TASK GOAL: Wherever a line in the records below contains "Sound", copy that line.
DATASET CONTENT section start
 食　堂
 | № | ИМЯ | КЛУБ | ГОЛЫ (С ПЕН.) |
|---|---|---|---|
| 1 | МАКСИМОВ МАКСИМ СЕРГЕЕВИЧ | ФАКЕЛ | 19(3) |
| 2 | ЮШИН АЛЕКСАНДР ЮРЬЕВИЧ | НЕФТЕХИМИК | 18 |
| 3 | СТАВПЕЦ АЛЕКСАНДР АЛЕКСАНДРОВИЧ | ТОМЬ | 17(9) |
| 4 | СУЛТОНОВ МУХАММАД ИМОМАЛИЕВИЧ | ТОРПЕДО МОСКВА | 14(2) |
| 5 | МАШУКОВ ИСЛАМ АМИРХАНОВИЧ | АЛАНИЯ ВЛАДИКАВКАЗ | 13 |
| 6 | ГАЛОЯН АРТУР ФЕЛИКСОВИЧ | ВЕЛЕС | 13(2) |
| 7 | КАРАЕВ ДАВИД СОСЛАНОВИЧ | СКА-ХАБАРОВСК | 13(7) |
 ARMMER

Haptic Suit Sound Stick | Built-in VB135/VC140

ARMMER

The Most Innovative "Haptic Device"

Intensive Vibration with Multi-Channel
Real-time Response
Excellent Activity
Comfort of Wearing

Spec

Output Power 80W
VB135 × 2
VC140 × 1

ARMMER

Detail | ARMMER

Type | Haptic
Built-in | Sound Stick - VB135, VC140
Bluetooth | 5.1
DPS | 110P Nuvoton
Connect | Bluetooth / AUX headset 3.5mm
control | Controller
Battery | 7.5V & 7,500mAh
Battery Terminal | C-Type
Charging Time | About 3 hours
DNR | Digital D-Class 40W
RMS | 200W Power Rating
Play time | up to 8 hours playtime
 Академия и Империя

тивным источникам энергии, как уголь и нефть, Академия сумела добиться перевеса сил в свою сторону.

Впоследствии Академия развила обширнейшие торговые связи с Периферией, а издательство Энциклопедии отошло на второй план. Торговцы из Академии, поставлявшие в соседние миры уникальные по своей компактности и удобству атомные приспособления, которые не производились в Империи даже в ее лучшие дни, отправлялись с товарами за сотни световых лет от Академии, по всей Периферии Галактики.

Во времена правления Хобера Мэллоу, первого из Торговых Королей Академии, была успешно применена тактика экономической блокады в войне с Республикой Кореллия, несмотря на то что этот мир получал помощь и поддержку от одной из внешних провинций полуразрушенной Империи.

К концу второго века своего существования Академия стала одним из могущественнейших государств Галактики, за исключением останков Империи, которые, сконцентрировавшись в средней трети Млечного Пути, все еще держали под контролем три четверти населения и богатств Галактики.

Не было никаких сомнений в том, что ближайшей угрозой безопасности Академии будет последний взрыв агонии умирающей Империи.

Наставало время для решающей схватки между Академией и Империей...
DATASET CONTENT section end
RESPONSE AREA:
Haptic Suit Sound Stick | Built-in VB135/VC140
Built-in | Sound Stick - VB135, VC140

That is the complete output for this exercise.